"Grouping Text Files"

Question

Hello,

Next challenge in my attempt to learn RM.

I have a collection of text documents. (Maybe 1,000)

IF possible, I would like to use RM for the following:

1) Automaticaly cluster them.  (I've seen great screenshots of the results, but have no idea how to do it.)

2) Do some kind of "best feature" extraction - Use TFIDF or other algorithm to find significant 2-word and 3-word features

3) Maybe do some kind of sentiment analysis.  (I read a great press release about how RM was used for looking and consumer opinion of a laundry detergent.  That is amazing.  How was this don.)

Thanks!!

-N

noah977 · Answer

Sebastian,

Thank you for the explanation.

I guess I should explain more about my goals and why I can't specify the number of clusters in advace.

I am looking at a batch of documents.  Perhaps 1000-10000.  My goal is to use RM to find common "themes" amongst the documents.

For example:
1) Cluster of 125 documents all with highly weighted phrases of "litigation", "Product", "injury"
2) Cluster of 57 documents with features of "Announcement", "Earnings", "Friday"
3) Cluster of 357  documents with features of "Press Release", "merger with IBM", "stock price"

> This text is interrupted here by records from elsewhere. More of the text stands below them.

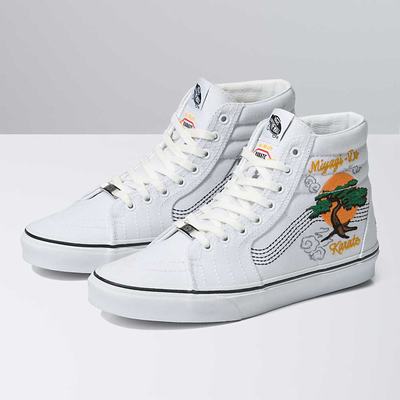 Men's Vans X Cobra Kai Sk8-Hi Sneakers White | USA84169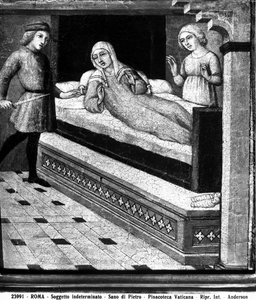Milagro del bebé nacido muerto, c.1450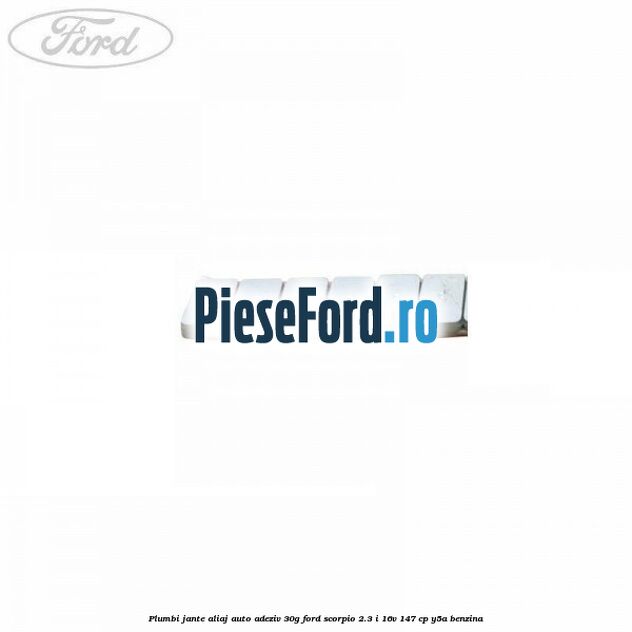 Plumbi jante aliaj auto-adeziv, 30g Ford Scorpio 2.3 i 16V 147 cp Y5A benzina
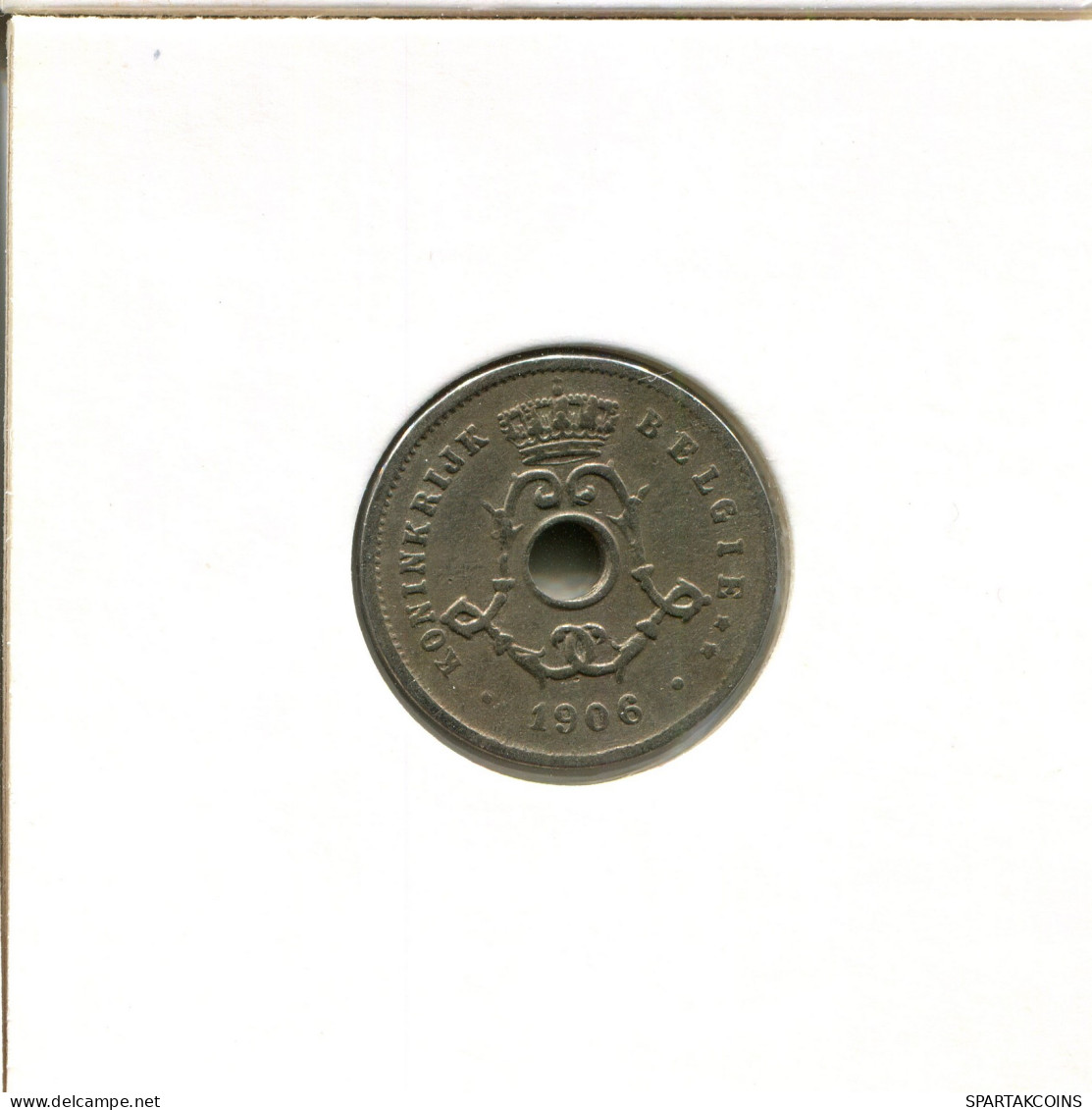 5 CENTIMES 1906 BELGIEN BELGIUM Münze #AW258.D - 5 Cents
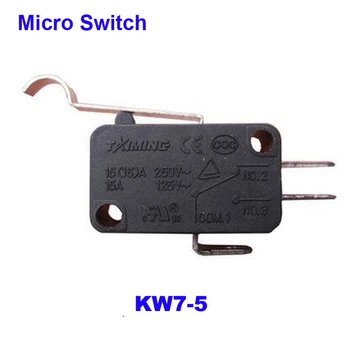 Calitate de Top Pret de Vanzare 50 buc o Mulțime KW7-5 5A Mininature Micro comutator limitator Cu Ars Ocupe de Cupru de Contact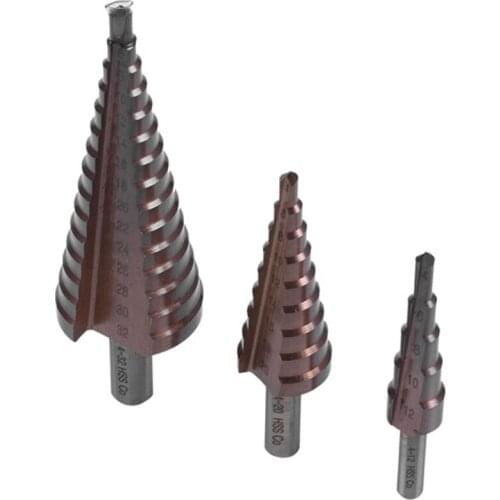 LBER M35-HSSCO 4-12/4-20/4-32mm Three Square Shank Straight Slot Cobalt-Plated Drill Bit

My HOPE was that I could use RM to generate good TFIDF weights for tokens in the documents and then group them accordingly.  The logic would be that it would form groups of documents with a similarity score > X  (X would be an adjustable variable.)

Is this possible/

land · Answer

Hi,
if you try to specify "necessary" you will understand, that there cannot any reasonable criterion for selecting the number of clusters automatically. All programms doing that just use one heuristic doing something that might turn out to be good or to be bad. This depends on the circumstances and the problem. RapidMiner does not hide this problematic and forces the user to think about the needed number of clusters. 
If you want to learm about clustering, check the samples of rapidMiner itself...

Greetings, 
   Sebastian

noah977 · Answer

OK,

I took your advice and looked through the examples with the text plugin.  I understand how to implement the pluging, load pages, create vector models, etc.

My next question is about clustering.  If I choose "K-means", I must define the number of clusters in advance.  Ideally, I would like to feed a number of documents into RM and then get back as many clusters as necessary.  Is there some other tool that intelligently looks at the data (vectors from documents) and creates as many clusters as "necessary" to represent the data?

Secondly What kind of output options do I have.  Again, the ideal would be a list of documents for each cluster along with the key features of the cluster.  Perhaps to a text file?

Thanks!!!!

-N